## PROBLEMS AND TASKS
1. From the pandas parquet post, list every variable name that the code assigns a value to with an equals sign.
2. Copy out the pandas parquet post, starting at the words "The dtypes change" and stopping after the words "df2_read = pd.read_parquet('~/tmp/test2.parquet')".

## SUPPLIED PASSAGE
····················

I get the following unexpected behaviour when round-tripping string[pyarrow]
via parquet
import pandas as pd
import pyarrow as pa
df = pd.DataFrame({'A': ['a', 'b', 'c']}).astype('string[pyarrow]')
Looking at the dtypes, I get string[pyarrow]
as expected
>>> df.dtypes
A string[pyarrow]
dtype: object
But if I round-trip this dataframe via parquet
>>> df.to_parquet('~/tmp/test1.parquet')
>>> df_read = pd.read_parquet('~/tmp/test1.parquet')
The dtypes change
>>> df_read.dtypes
A string[python]
dtype: object
However, if I follow exactly the same process, but use .astype(pd.ArrowDtype(pa.string())
instead of .astype('string[pyarrow])
, the round-trip via parquet leaves the dtypes untouched!
>>> df2 = pd.DataFrame({'A': ['a', 'b', 'c']}).astype(pd.ArrowDtype(pa.string()))
>>> df2.dtypes
A string[pyarrow]
dtype: object
>>> df2.to_parquet('~/tmp/test2.parquet')
>>> df2_read = pd.read_parquet('~/tmp/test2.parquet')
>>> df2_read.dtypes
A string[pyarrow]
dtype: object
- What explains this behaviour?
- How can I tell the two seemingly identical dtypes apart?
- What are the downsides to always using
pd.ArrowDtype(pa.string())
?
There is a related unanswered question which suggests that pd.ArrowDtype(pa.string())
doesn't have .str
support.

····················

## GIVEN DATA
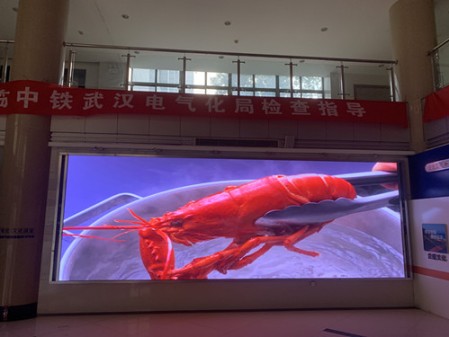 蘇州中鐵電氣化-P2.0-14.33㎡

····················

## LIST OF SOLUTIONS
1. df, df_read, df2, df2_read

2.
The dtypes change
>>> df_read.dtypes
A string[python]
dtype: object
However, if I follow exactly the same process, but use .astype(pd.ArrowDtype(pa.string())
instead of .astype('string[pyarrow])
, the round-trip via parquet leaves the dtypes untouched!
>>> df2 = pd.DataFrame({'A': ['a', 'b', 'c']}).astype(pd.ArrowDtype(pa.string()))
>>> df2.dtypes
A string[pyarrow]
dtype: object
>>> df2.to_parquet('~/tmp/test2.parquet')
>>> df2_read = pd.read_parquet('~/tmp/test2.parquet')